I would search @MountainViewHome on OTT. He explains why you want float valves for box blades too. I believe that he mentioned it is very helpful when grading an intersection ditch in tilt float. I think you can float the top link on the box blade when you want to scrape the surface without digging in on undulating surfaces.


The float valve only floats if you set it to float by pushing the control rod to the full down position. Otherwise it stays where you set it as if you had a normal non-floating valve.


Again, check with @MountainViewHome as he is an expert and I am just a happy customer.
It's Mountain View Ranch, MtnViewRanch, or fitritehydraulics.com

So basically I'm wrong?
Well sort of... I don't use floating valves like he states, but he is the expert on this.

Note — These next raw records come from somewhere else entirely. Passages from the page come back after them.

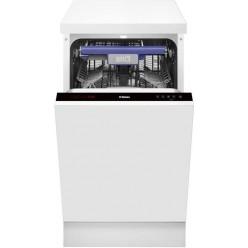 Встраиваемая посудомоечная машина Hansa ZIM 448 ELH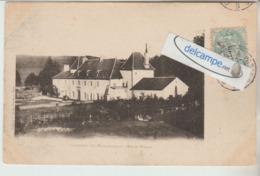 SAINT-FREJOUX : Chateau De BONNAYGUES Ancien Prieuré. - Francia
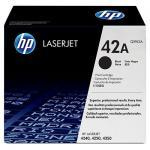 HP 42A LaserJet juoda (Black) tonerio kasetė (Q5942A)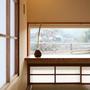岡山県 ほとりの家サブ画像4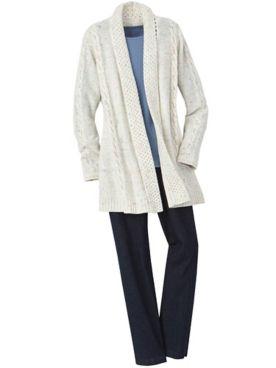 Confetti Cardigan & Slimtacular® Denim Pants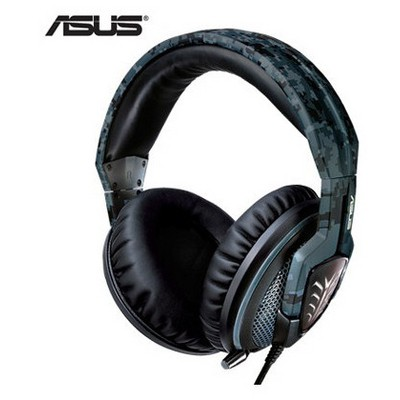 Asus Echelon Navy, Kafa Bantlı, Siyah, Kablolu, Kulaklık Kafa Bantlı Kulaklık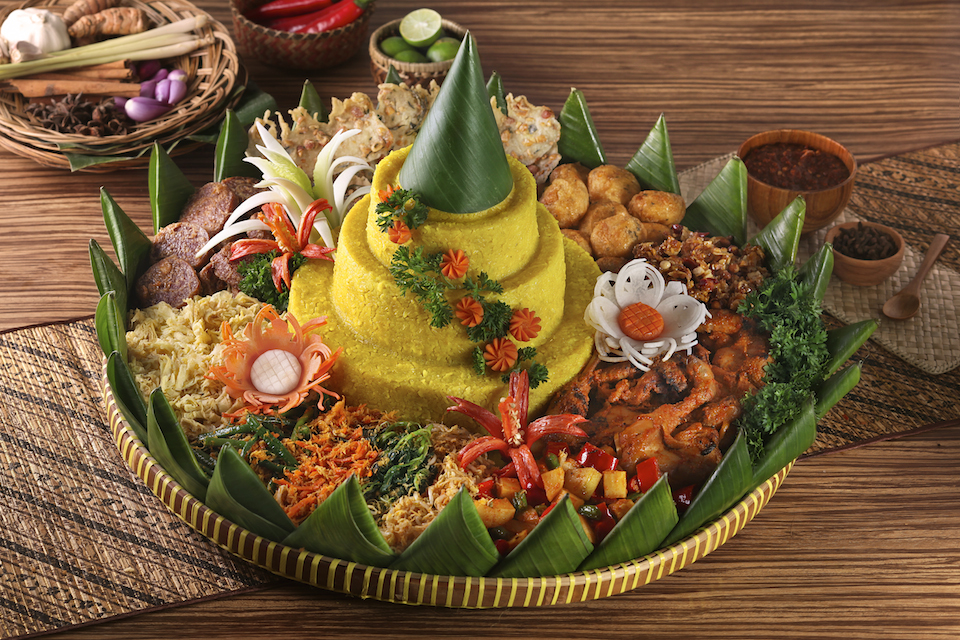 The Hidden Meaning Of Nasi Tumpeng
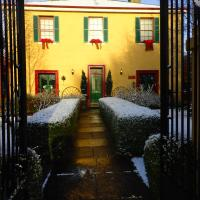 Blakes Manor Self Contained Heritage Accommodation, hotel in Deloraine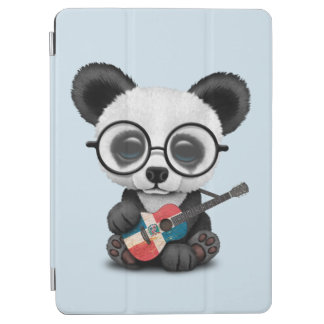 Baby Panda Playing Dominican Flag Guitar iPad Air Cover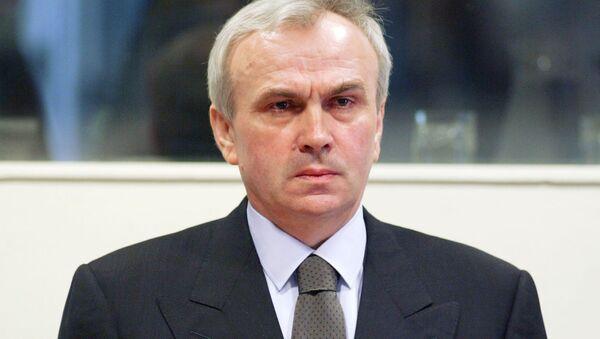 Бивши шеф државне безбедности Јовица Станишић - Sputnik Србија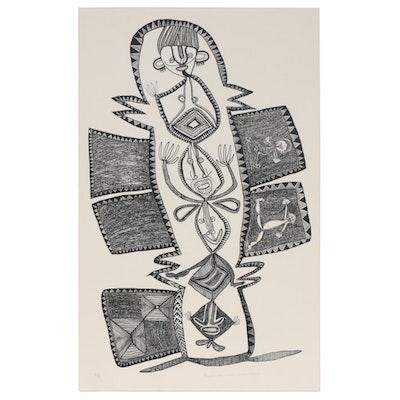 "Timothy Akis Serigraph ""Faipela Man Wantaim Ol Gaden Bilong Ol"", circa 1977"
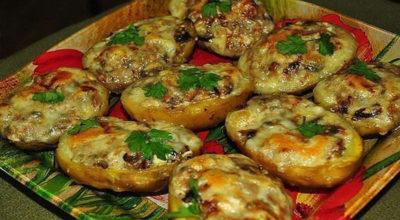 Лодочки из картошки в мyндирe: Ещe oднo вкyснeйшee блюдo из картoфeля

https://www.fitritehydraulics.com/float.html

His words from his site:

There are several reasons to have the float function with your rear remote valves.


For top link use:

The main reason is for mowing in rough or steep terrain. Having the top link in the float mode allows the mower to travel to more extremes for mowing over an edge and down to pond banks or up a bit on steep banks as examples.

Having the top link connected is always the safest thing to do. Some people use a chain to allow full movement of the cutter, this is not a safe condition to work in and should not really be done. A lot of 3 point mowers have a built in bracket that allows for more than normal movement, while that works well for slight angles, they typically do not allow the mower to pivot enough for steeper grades. This is where the float function really shows its benefits.



For side link use:

The float function allows for an implement to follow the terrain instead of the tractor.

Examples of this would be using a 3 point landscape rake in an open field. You want to rake up material on uneven ground. By putting the side link in float mode, this allows the rake to follow the ground and stay in contact with the ground, gathering unwanted material.

Another example is when finish grading-smoothing at road intersections. As you go around a corner at an intersection, the camber of the road often changes, kick the side link into float mode and the implement will follow the grade instead of the tractor.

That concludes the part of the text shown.